- _DOCUMENT TEXT_:
+--

From: KONRAD Frederic <fred.konrad@greensocs.com>

We already had async_run_on_cpu but we need all VCPUs outside their execution
loop to execute some tb_flush/invalidate task:

async_run_on_cpu_safe schedule a work on a VCPU but the work start when no more
VCPUs are executing code.
When a safe work is pending cpu_has_work returns true, so cpu_exec returns and
the VCPUs can't enters execution loop. cpu_thread_is_idle returns false so at
the moment where all VCPUs are stop || stopped the safe work queue can be
flushed.

Signed-off-by: KONRAD Frederic <fred.konrad@greensocs.com>

Changes V3 -> V4:
  * Use tcg_cpu_try_block_execution.
  * Use a counter to know how many safe work are pending.
Changes V2 -> V3:
  * Unlock the mutex while executing the callback.
Changes V1 -> V2:
  * Move qemu_cpu_kick_thread to avoid prototype declaration.
  * Use the work_mutex lock to protect the queued_safe_work_* structures.
---
 cpu-exec.c        |   5 ++
 cpus.c            | 149 +++++++++++++++++++++++++++++++++++++++---------------
 include/qom/cpu.h |  24 ++++++++-
 3 files changed, 137 insertions(+), 41 deletions(-)

diff --git a/cpu-exec.c b/cpu-exec.c
index e16666a..97805cc 100644
--- a/cpu-exec.c
+++ b/cpu-exec.c
@@ -363,6 +363,11 @@ int cpu_exec(CPUState *cpu)
     /* This must be volatile so it is not trashed by longjmp() */
     volatile bool have_tb_lock = false;
 
+    if (async_safe_work_pending()) {
+        cpu->exit_request = 1;
+        return 0;
+    }
+
     if (cpu->halted) {
         if (!cpu_has_work(cpu)) {
             return EXCP_HALTED;
diff --git a/cpus.c b/cpus.c
index eabd4b1..2250296 100644
--- a/cpus.c
+++ b/cpus.c
@@ -69,6 +69,8 @@ static CPUState *next_cpu;
 int64_t max_delay;
 int64_t max_advance;
 
+int safe_work_pending; /* Number of safe work pending for all VCPUs. */
+
 bool cpu_is_stopped(CPUState *cpu)
 {
     return cpu->stopped || !runstate_is_running();
@@ -76,7 +78,7 @@ bool cpu_is_stopped(CPUState *cpu)
 
 static bool cpu_thread_is_idle(CPUState *cpu)
 {
-    if (cpu->stop || cpu->queued_work_first) {
+    if (cpu->stop || cpu->queued_work_first || cpu->queued_safe_work_first) {
         return false;
     }
     if (cpu_is_stopped(cpu)) {
@@ -833,6 +835,45 @@ void qemu_init_cpu_loop(void)

+--

- _REQUIRED ACTION 1_:
Determine whether each statement below agrees with the async_run_on_cpu_safe patch. For each one, answer yes or no and quote the words of the patch that decide it.
(a) The changes from V3 to V4 introduce a counter of pending safe work.
(b) The patch changes four files.
(c) While a safe work is pending, cpu_thread_is_idle returns true.
- _REQUIRED ACTION 2_: Resume the async_run_on_cpu_safe patch, starting after the final line shown.

- _INFORMATION_:
+--

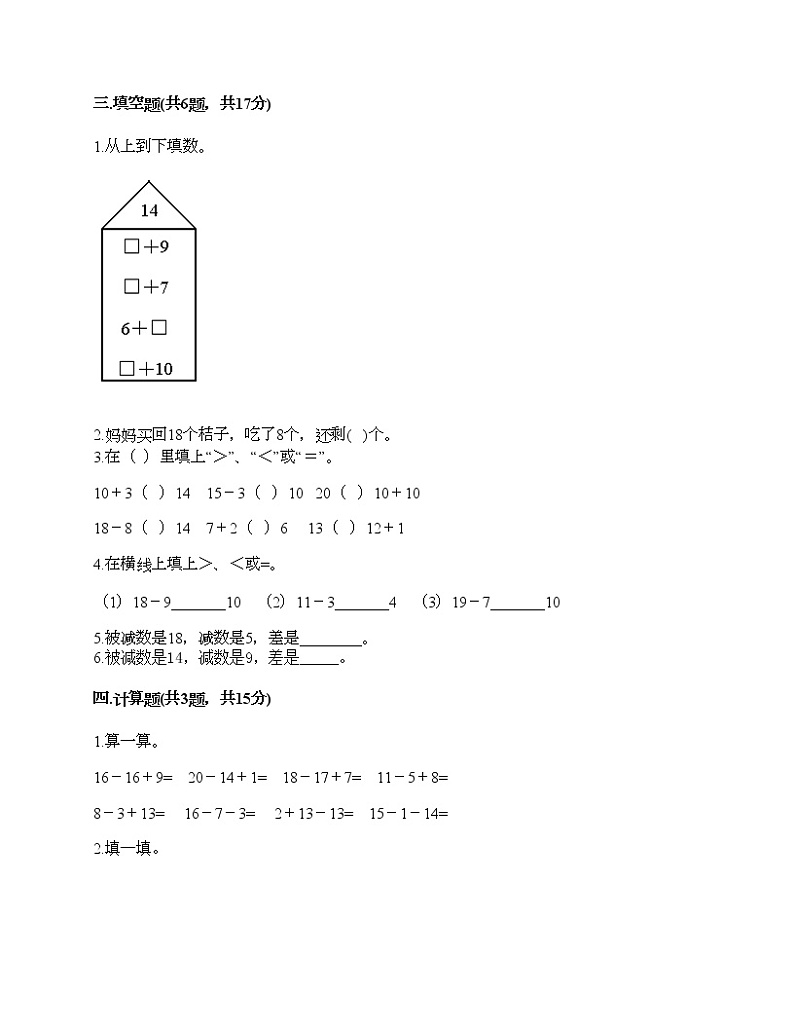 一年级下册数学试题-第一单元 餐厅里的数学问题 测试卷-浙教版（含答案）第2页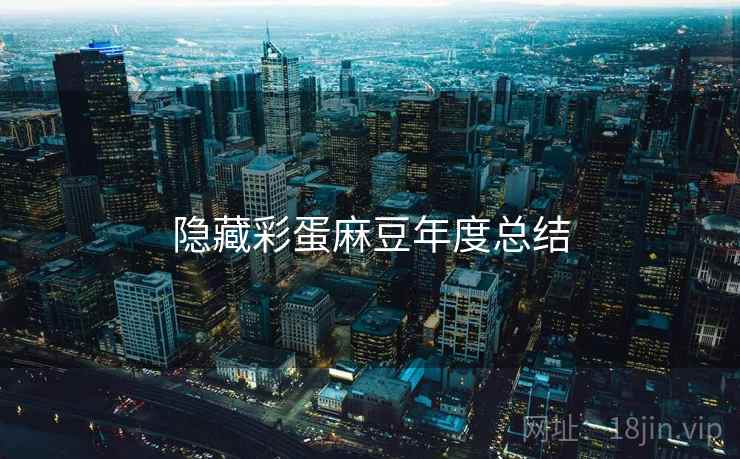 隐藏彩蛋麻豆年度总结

+--

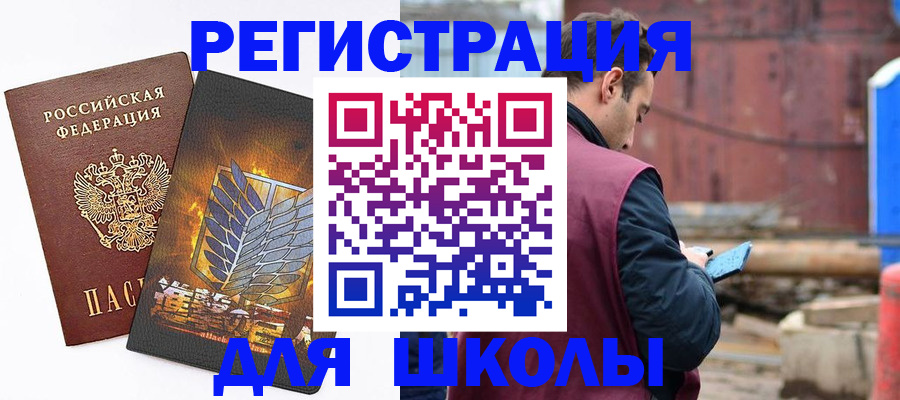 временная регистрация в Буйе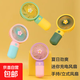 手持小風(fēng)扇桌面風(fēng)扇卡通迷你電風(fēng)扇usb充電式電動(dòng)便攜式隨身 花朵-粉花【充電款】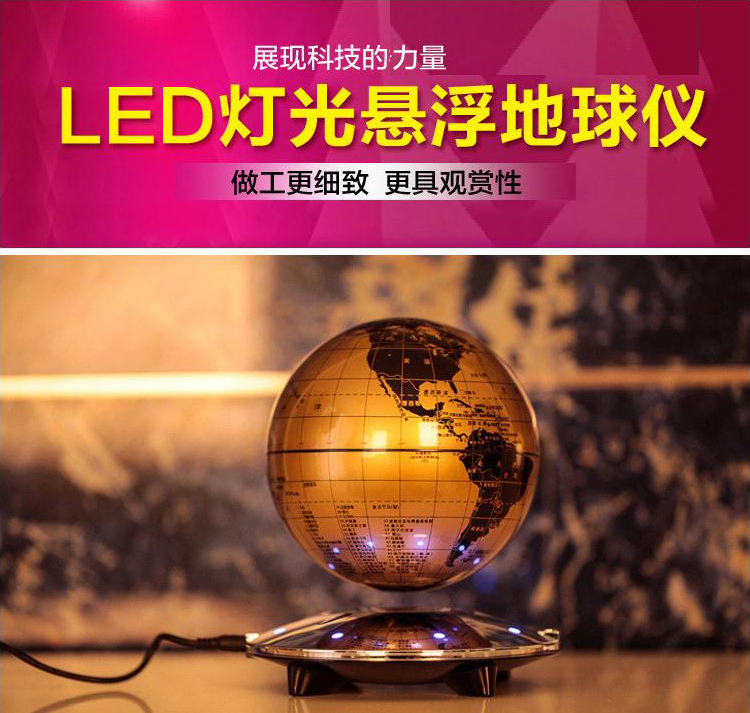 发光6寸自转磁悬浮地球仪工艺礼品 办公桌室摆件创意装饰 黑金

+--

- _EXERCISE OUTPUT 1_:
(a) Yes: "Use a counter to know how many safe work are pending."
(b) No: "3 files changed, 137 insertions(+), 41 deletions(-)"
(c) No: "cpu_thread_is_idle returns false"

- _EXERCISE OUTPUT 2_:
     qemu_thread_get_self(&io_thread);
 }
 
+static void qemu_cpu_kick_thread(CPUState *cpu)
+{
+#ifndef _WIN32
+    int err;
+
+    err = pthread_kill(cpu->thread->thread, SIG_IPI);
+    if (err) {
+        fprintf(stderr, "qemu:%s: %s", __func__, strerror(err));
+        exit(1);
+    }
+#else /* _WIN32 */
+    if (!qemu_cpu_is_self(cpu)) {
+        CONTEXT tcgContext;
+
+        if (SuspendThread(cpu->hThread) == (DWORD)-1) {
+            fprintf(stderr, "qemu:%s: GetLastError:%lu\n", __func__,
+                    GetLastError());
+            exit(1);
+        }
+
+        /* On multi-core systems, we are not sure that the thread is actually
+         * suspended until we can get the context.
+         */
+        tcgContext.ContextFlags = CONTEXT_CONTROL;
+        while (GetThreadContext(cpu->hThread, &tcgContext) != 0) {
+            continue;
+        }
+
+        cpu_signal(0);
+
+        if (ResumeThread(cpu->hThread) == (DWORD)-1) {
+            fprintf(stderr, "qemu:%s: GetLastError:%lu\n", __func__,
+                    GetLastError());
+            exit(1);
+        }
+    }
+#endif
+}
+
 void run_on_cpu(CPUState *cpu, void (*func)(void *data), void *data)
 {
     struct qemu_work_item wi;
@@ -894,6 +935,70 @@ void async_run_on_cpu(CPUState *cpu, void (*func)(void *data), void *data)
     qemu_cpu_kick(cpu);
 }
 
+void async_run_safe_work_on_cpu(CPUState *cpu, void (*func)(void *data),
+                                void *data)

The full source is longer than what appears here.